The "Home Health Compare" pages listed 27 different agencies that provide home healthcare in my zip code area, a busy and populous region with some of the country's leading medical centers. This is interesting, I thought: I'll take a look at how home health agencies are building on the quality measurements that Medicare requires them to report. Surely, because they already have to collect the information, they'll want to make use of it to attract clients. If most of their clients are referral sources, how effective to provide up front the information that their patients do better than the state average.

 

Imagine my surprise, then, to find that only one out of 27 agencies provided quality measurement information on its website. (I can't really count those whose only site is Citehealth.com, which lists only raw Home Health Compare data, even when results are poor.)

 

In a remarkable white paper published in April 2010, Wyatt Matas Associates made the case for home health agencies, especially including smaller ones, to revisit their current business models and prepare for significant change in the home care market. But change is not an easy thing when the economy is down, reimbursements are being cut, and nursing staff can be scarce (Wyatt Matas, 2010).

 

I would still argue that one simple and inexpensive step toward remaining a healthy business and preparing for change is to build your marketing efforts on your quality measures.
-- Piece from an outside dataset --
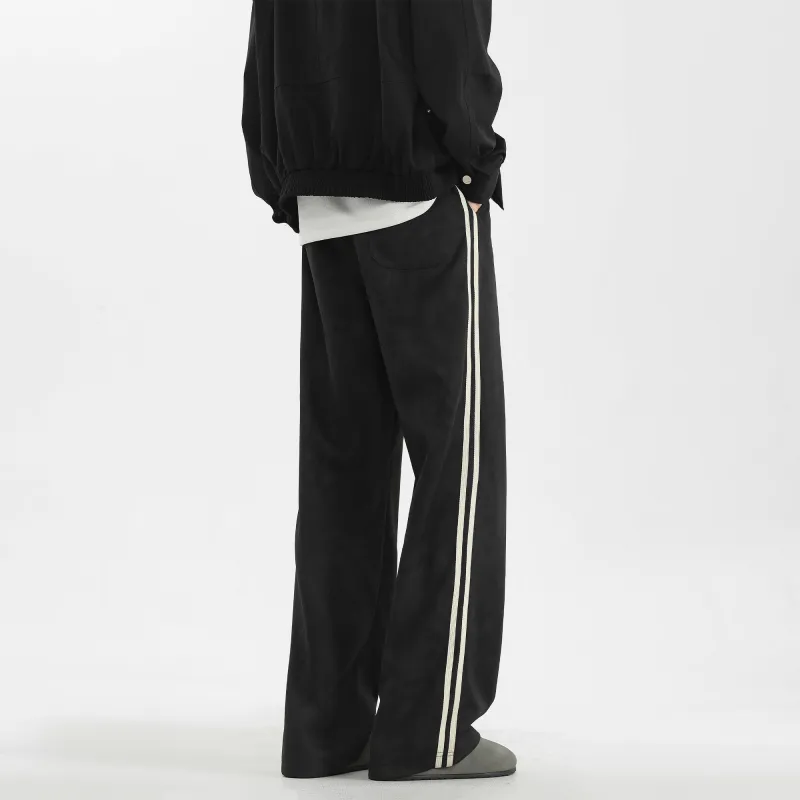 CEMOZI MC Casual Pants Unisex-19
Not hidden somewhere on a back page, not presented in lengthy and confusing sentences or hyper-complicated charts, but in simple statements and/or graphs, right on your home page, or on a landing page that you've set up with the right keywords for Google to identify you.

 

Healthcare that offers both quality and efficiency is high on the list of reforms underway. Clearly, CMS is building an audience for quality measures. An agency that can speak eloquently about the value of its patient care, using hard data to indicate patient outcomes, shows that it understands the business it's in and knows how to meet the challenges it faces. The very process of focusing on the outcome data and learning how to present it will help both staff and board members evolve to meet the business challenges facing home health now and in the future.

 

Whether it's how you succeed at keeping your patients out of the hospital, or how much better they are at caring for themselves, you have the measurements-reported by CMS-to prove the good work you do and persuade both patients and families that you are the right choice for them. Find your best copywriter and transform those numbers-already at hand-into clear statements and graphs about the proven quality of your services.